DAVIES: And it was reported you looked as if you might be taking it, and in the end, you said, you know, the demands of your professional life and a desire to be with your family kept you from serving. Do you look back and wonder what you might be doing? I mean, you know, never has health care been a more - you know, more of a public issue than it is today.
Dr. GUPTA: Yeah, well, you know, I'm a big fan of public service. I have been a public servant before. I've worked at the White House. You know, I don't live in the world of regrets by any means, and for me, this was a very personal decision. You know, I have three young children. I would've been a commuting dad for a few years.
One of the things that I didn't realize as I was going into the process was that the surgeon general cannot practice surgery anymore. You know, I'm 39 years old. I thought that, you know, if I didn't practice for four years or eight years - depending on what happens with President Obama - then I wouldn't be going back to being a neurosurgeon, and I just didn't think it was the right thing for me. I like being a doctor. I like taking care of patients, and sure, you know, there's sometimes a little bit of wistfulness, but I don't think there's any regrets about it.
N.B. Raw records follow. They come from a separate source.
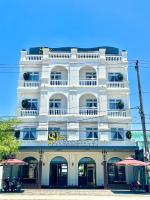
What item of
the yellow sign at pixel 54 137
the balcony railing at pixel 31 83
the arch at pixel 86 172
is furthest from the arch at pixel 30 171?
the balcony railing at pixel 31 83

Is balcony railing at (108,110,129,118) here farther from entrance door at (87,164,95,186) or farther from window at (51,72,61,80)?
window at (51,72,61,80)

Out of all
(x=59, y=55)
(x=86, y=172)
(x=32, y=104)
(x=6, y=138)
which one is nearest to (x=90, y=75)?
(x=59, y=55)

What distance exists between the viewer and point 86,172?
32.2 metres

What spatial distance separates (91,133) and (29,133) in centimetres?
725

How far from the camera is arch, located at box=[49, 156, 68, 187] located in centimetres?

This was a personal decision, and you know, my family and - we're very happy with it.
DAVIES: Well, Sanjay Gupta, thanks so much for spending some time with us.
Dr. GUPTA: It was a lot of fun. Thanks for having me.
DAVIES: Sanjay Gupta is a neurosurgeon at Grady Memorial Hospital in Atlanta. He's also a columnist for Time Magazine and chief medical correspondent for CNN. His new book is "Cheating Death: Doctors and Medical Miracles that are Saving Lives Against All Odds." I'm Dave Davies, and this is FRESH AIR.